## Your objective:
Return the full listing, so that each line matches the original exactly.

## Material shown:
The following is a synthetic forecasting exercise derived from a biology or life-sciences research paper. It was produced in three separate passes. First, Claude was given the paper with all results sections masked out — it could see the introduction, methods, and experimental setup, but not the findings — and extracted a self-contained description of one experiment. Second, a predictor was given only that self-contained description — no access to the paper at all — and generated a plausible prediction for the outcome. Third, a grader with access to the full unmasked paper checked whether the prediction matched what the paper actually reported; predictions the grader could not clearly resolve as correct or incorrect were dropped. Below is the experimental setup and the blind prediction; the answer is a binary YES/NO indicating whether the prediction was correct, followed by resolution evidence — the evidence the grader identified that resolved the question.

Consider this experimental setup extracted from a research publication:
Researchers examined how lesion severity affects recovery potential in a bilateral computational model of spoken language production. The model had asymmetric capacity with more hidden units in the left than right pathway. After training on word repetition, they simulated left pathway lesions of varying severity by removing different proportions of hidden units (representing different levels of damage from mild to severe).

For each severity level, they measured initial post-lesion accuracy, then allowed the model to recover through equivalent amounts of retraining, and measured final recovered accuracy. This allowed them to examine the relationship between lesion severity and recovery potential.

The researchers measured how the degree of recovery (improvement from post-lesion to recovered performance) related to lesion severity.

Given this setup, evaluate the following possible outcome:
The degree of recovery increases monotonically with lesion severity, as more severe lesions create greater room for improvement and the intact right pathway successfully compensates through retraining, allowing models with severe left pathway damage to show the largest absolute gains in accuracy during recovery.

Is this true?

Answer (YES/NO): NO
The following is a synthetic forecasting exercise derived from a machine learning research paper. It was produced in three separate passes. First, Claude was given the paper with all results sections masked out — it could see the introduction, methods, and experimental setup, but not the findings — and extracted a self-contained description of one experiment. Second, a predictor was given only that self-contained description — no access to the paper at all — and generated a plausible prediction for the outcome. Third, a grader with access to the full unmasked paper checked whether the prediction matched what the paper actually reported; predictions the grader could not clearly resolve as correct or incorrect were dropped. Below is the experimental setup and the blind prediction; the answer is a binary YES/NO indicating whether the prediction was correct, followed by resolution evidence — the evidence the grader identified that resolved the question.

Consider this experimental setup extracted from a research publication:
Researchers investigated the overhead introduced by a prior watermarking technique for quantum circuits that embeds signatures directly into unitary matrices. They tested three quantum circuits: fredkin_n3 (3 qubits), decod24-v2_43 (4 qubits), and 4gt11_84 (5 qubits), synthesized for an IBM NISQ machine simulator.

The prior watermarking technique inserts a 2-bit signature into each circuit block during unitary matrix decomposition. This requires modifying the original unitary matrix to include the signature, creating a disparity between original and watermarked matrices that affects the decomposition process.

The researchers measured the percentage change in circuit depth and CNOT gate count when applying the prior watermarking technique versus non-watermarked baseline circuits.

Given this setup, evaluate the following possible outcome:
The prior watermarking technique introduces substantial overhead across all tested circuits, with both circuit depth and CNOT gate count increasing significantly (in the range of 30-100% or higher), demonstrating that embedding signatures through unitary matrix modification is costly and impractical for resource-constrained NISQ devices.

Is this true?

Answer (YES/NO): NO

## Problem solution:
The following is a synthetic forecasting exercise derived from a biology or life-sciences research paper. It was produced in three separate passes. First, Claude was given the paper with all results sections masked out — it could see the introduction, methods, and experimental setup, but not the findings — and extracted a self-contained description of one experiment. Second, a predictor was given only that self-contained description — no access to the paper at all — and generated a plausible prediction for the outcome. Third, a grader with access to the full unmasked paper checked whether the prediction matched what the paper actually reported; predictions the grader could not clearly resolve as correct or incorrect were dropped. Below is the experimental setup and the blind prediction; the answer is a binary YES/NO indicating whether the prediction was correct, followed by resolution evidence — the evidence the grader identified that resolved the question.

Consider this experimental setup extracted from a research publication:
Researchers examined how lesion severity affects recovery potential in a bilateral computational model of spoken language production. The model had asymmetric capacity with more hidden units in the left than right pathway. After training on word repetition, they simulated left pathway lesions of varying severity by removing different proportions of hidden units (representing different levels of damage from mild to severe).

For each severity level, they measured initial post-lesion accuracy, then allowed the model to recover through equivalent amounts of retraining, and measured final recovered accuracy. This allowed them to examine the relationship between lesion severity and recovery potential.

The researchers measured how the degree of recovery (improvement from post-lesion to recovered performance) related to lesion severity.

Given this setup, evaluate the following possible outcome:
The degree of recovery increases monotonically with lesion severity, as more severe lesions create greater room for improvement and the intact right pathway successfully compensates through retraining, allowing models with severe left pathway damage to show the largest absolute gains in accuracy during recovery.

Is this true?

Answer (YES/NO): NO
The following is a synthetic forecasting exercise derived from a machine learning research paper. It was produced in three separate passes. First, Claude was given the paper with all results sections masked out — it could see the introduction, methods, and experimental setup, but not the findings — and extracted a self-contained description of one experiment. Second, a predictor was given only that self-contained description — no access to the paper at all — and generated a plausible prediction for the outcome. Third, a grader with access to the full unmasked paper checked whether the prediction matched what the paper actually reported; predictions the grader could not clearly resolve as correct or incorrect were dropped. Below is the experimental setup and the blind prediction; the answer is a binary YES/NO indicating whether the prediction was correct, followed by resolution evidence — the evidence the grader identified that resolved the question.

Consider this experimental setup extracted from a research publication:
Researchers investigated the overhead introduced by a prior watermarking technique for quantum circuits that embeds signatures directly into unitary matrices. They tested three quantum circuits: fredkin_n3 (3 qubits), decod24-v2_43 (4 qubits), and 4gt11_84 (5 qubits), synthesized for an IBM NISQ machine simulator.

The prior watermarking technique inserts a 2-bit signature into each circuit block during unitary matrix decomposition. This requires modifying the original unitary matrix to include the signature, creating a disparity between original and watermarked matrices that affects the decomposition process.

The researchers measured the percentage change in circuit depth and CNOT gate count when applying the prior watermarking technique versus non-watermarked baseline circuits.

Given this setup, evaluate the following possible outcome:
The prior watermarking technique introduces substantial overhead across all tested circuits, with both circuit depth and CNOT gate count increasing significantly (in the range of 30-100% or higher), demonstrating that embedding signatures through unitary matrix modification is costly and impractical for resource-constrained NISQ devices.

Is this true?

Answer (YES/NO): NO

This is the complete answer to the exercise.